Could you set out the text lines of all the entries below as a JSON list of strings, one string per line, with blank lines dropped and the pictures left out?

---

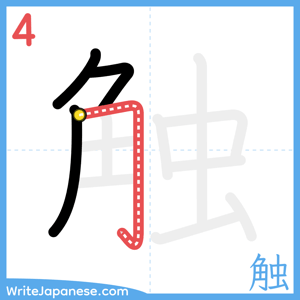 How to write "触" - stroke 4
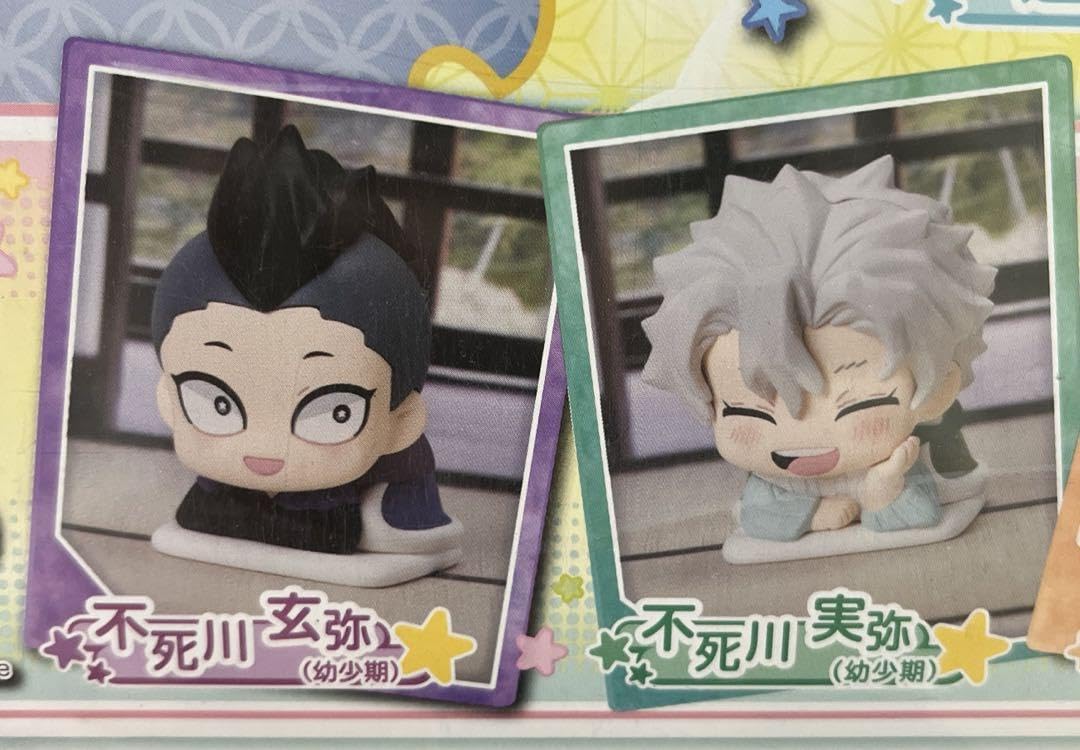 Amazon.co.jp: 鬼 滅 おねむたん 拾壱ノ型 不死川実弥 不死川玄弥 幼少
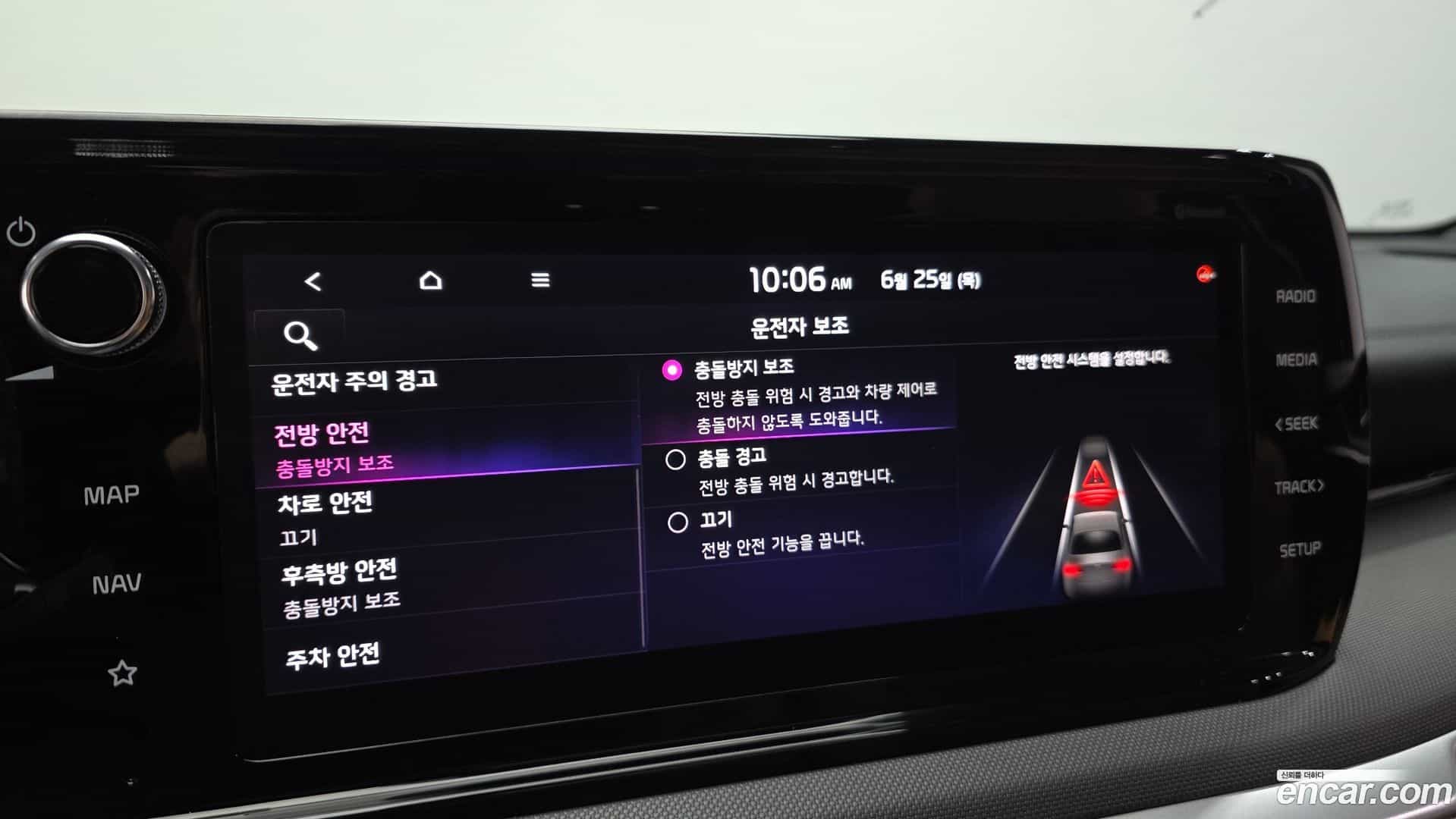 K5 Kia 2021.1-OPTION-021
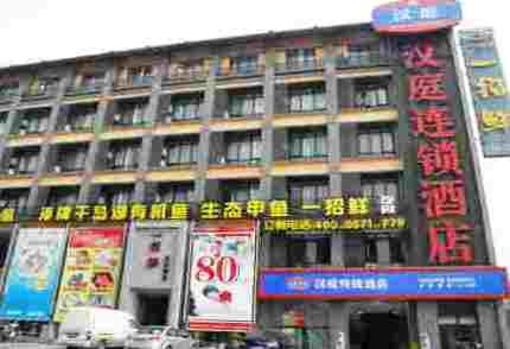 фото отеля Hanting Express (Hangzhou Dongxin)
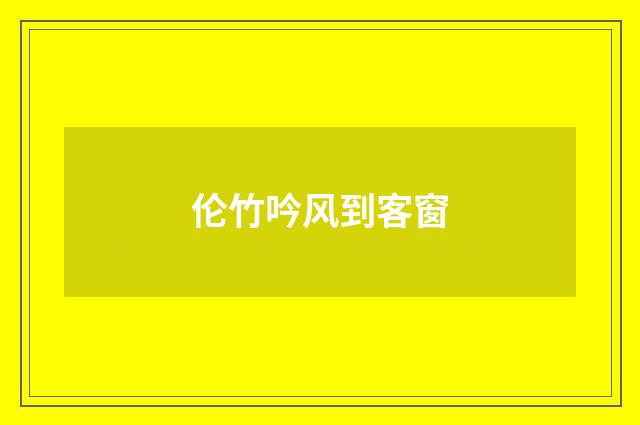 伦竹吟风到客窗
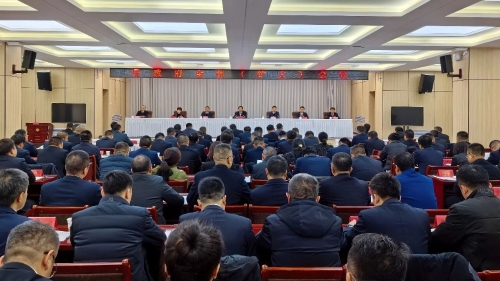县政府全体（扩大）会议召开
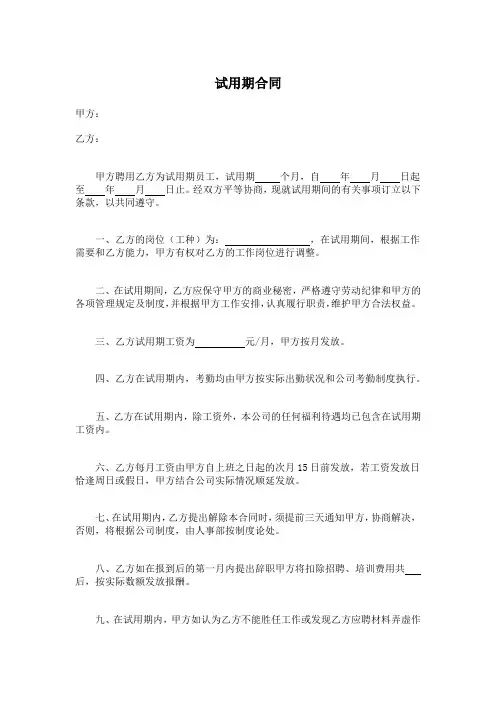 试用期合同范本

---

• _RESULT OF THIS TASK_:
[
  " How to write \"触\" - stroke 4",
  " Amazon.co.jp: 鬼 滅 おねむたん 拾壱ノ型 不死川実弥 不死川玄弥 幼少",
  " K5 Kia 2021.1-OPTION-021",
  " фото отеля Hanting Express (Hangzhou Dongxin)",
  " 伦竹吟风到客窗",
  "县政府全体（扩大）会议召开",
  " 试用期合同范本"
]